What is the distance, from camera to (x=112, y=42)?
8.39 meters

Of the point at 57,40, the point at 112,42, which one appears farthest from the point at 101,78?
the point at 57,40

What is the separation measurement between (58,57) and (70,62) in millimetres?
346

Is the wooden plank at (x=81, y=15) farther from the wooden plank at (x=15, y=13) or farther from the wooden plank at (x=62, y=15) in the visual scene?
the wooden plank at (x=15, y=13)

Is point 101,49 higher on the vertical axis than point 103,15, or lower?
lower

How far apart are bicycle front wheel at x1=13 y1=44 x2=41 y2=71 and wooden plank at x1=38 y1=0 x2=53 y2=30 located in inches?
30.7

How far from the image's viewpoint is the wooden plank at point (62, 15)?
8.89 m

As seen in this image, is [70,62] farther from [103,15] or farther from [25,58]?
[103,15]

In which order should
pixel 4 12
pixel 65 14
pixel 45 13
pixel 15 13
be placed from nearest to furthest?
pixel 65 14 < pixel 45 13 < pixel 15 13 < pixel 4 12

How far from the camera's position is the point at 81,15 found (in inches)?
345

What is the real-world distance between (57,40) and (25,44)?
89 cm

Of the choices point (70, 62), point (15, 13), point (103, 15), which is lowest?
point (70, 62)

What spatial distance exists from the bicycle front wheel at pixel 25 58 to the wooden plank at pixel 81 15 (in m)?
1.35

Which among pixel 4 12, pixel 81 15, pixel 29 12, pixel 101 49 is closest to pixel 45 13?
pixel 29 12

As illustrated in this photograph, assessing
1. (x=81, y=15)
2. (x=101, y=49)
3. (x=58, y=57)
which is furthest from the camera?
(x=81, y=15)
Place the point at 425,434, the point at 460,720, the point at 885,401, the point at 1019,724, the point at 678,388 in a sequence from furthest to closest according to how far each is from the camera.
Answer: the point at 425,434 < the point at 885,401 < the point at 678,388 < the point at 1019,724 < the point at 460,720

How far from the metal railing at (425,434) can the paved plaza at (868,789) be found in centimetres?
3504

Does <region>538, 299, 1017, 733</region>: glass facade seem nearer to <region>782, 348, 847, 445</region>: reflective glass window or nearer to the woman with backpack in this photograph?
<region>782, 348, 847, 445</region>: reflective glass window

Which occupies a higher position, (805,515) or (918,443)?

# # # #

*TASK DETAILS:*
Repeat all of the records above exactly as written.

*EXPECTED ANSWER:*
What is the distance, from camera to (x=112, y=42)?
8.39 meters

Of the point at 57,40, the point at 112,42, which one appears farthest from the point at 101,78?
the point at 57,40

What is the separation measurement between (58,57) and (70,62) in millimetres?
346

Is the wooden plank at (x=81, y=15) farther from the wooden plank at (x=15, y=13) or farther from the wooden plank at (x=62, y=15) in the visual scene?
the wooden plank at (x=15, y=13)

Is point 101,49 higher on the vertical axis than point 103,15, or lower?
lower

How far apart are bicycle front wheel at x1=13 y1=44 x2=41 y2=71 and wooden plank at x1=38 y1=0 x2=53 y2=30 located in inches?
30.7

How far from the image's viewpoint is the wooden plank at point (62, 15)?
8.89 m

As seen in this image, is [70,62] farther from [103,15] or farther from [25,58]?
[103,15]

In which order should
pixel 4 12
pixel 65 14
pixel 45 13
pixel 15 13
be placed from nearest to furthest?
pixel 65 14 < pixel 45 13 < pixel 15 13 < pixel 4 12

How far from the camera's position is the point at 81,15 found (in inches)?
345

What is the real-world distance between (57,40) and (25,44)?
89 cm

Of the choices point (70, 62), point (15, 13), point (103, 15), which is lowest?
point (70, 62)

What spatial distance exists from the bicycle front wheel at pixel 25 58 to the wooden plank at pixel 81 15 (in m)?
1.35

Which among pixel 4 12, pixel 81 15, pixel 29 12, pixel 101 49 is closest to pixel 45 13?
pixel 29 12

As illustrated in this photograph, assessing
1. (x=81, y=15)
2. (x=101, y=49)
3. (x=58, y=57)
which is furthest from the camera?
(x=81, y=15)
Place the point at 425,434, the point at 460,720, the point at 885,401, the point at 1019,724, the point at 678,388 in a sequence from furthest to closest according to how far each is from the camera.
Answer: the point at 425,434 < the point at 885,401 < the point at 678,388 < the point at 1019,724 < the point at 460,720

How far from the metal railing at (425,434) can the paved plaza at (868,789) be found in centimetres?
3504

Does <region>538, 299, 1017, 733</region>: glass facade seem nearer to <region>782, 348, 847, 445</region>: reflective glass window or nearer to the woman with backpack in this photograph?
<region>782, 348, 847, 445</region>: reflective glass window

Which occupies a higher position, (805,515) or (918,443)?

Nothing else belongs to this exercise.